## Excerpted records
:::::

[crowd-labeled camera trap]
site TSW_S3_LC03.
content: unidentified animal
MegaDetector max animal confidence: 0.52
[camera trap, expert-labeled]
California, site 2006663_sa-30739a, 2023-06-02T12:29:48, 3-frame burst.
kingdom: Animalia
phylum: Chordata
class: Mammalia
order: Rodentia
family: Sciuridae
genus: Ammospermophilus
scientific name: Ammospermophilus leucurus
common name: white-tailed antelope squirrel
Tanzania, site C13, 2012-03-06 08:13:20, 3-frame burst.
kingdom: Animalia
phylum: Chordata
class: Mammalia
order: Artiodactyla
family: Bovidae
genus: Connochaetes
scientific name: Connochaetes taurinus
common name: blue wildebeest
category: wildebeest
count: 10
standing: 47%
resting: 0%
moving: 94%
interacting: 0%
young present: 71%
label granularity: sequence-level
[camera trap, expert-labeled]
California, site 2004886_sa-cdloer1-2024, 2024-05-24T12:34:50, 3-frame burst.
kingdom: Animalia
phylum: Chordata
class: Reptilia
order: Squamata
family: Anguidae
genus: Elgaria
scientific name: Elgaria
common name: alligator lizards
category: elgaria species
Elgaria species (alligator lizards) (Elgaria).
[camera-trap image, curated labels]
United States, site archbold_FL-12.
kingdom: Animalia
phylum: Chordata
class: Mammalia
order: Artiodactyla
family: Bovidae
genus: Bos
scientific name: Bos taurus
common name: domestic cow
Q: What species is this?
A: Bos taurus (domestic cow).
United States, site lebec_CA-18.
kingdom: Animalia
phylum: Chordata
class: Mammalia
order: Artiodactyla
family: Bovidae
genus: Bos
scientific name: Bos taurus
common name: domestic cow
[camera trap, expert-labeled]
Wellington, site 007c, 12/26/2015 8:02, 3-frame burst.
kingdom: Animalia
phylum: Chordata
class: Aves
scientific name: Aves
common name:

:::::

## To do
Each line of the material that has "common" in it should be counted; reply with that number alone.

## Exercise result
6